* THE DATA *
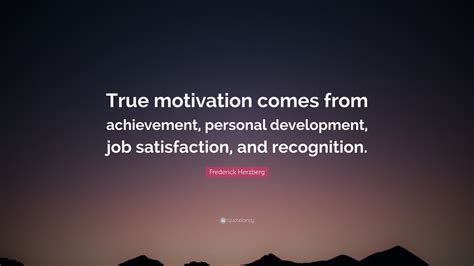 Frederick Herzberg Quote “true Motivation Comes From Achievement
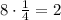 8\cdot\frac14=2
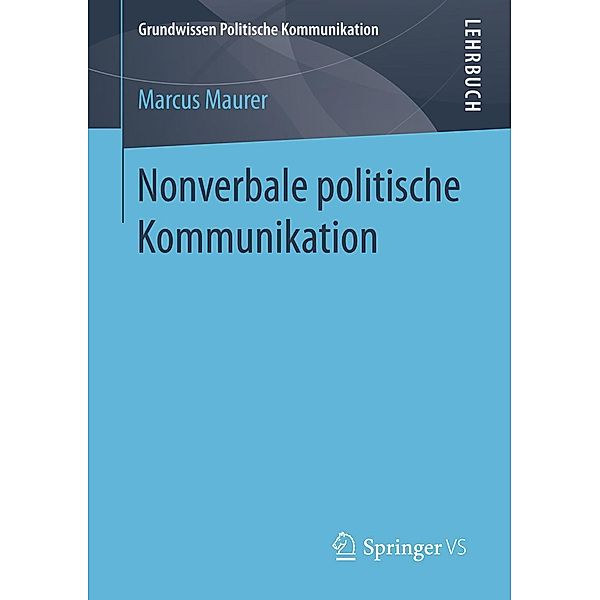 Nonverbale politische Kommunikation / Grundwissen Politische Kommunikation, Marcus Maurer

* WORK REQUEST *
Retype the material in full, exactly as written, and exclude the pictures.

* YOUR SOLUTION *
 Frederick Herzberg Quote “true Motivation Comes From Achievement
 8\cdot\frac14=2
 Nonverbale politische Kommunikation / Grundwissen Politische Kommunikation, Marcus Maurer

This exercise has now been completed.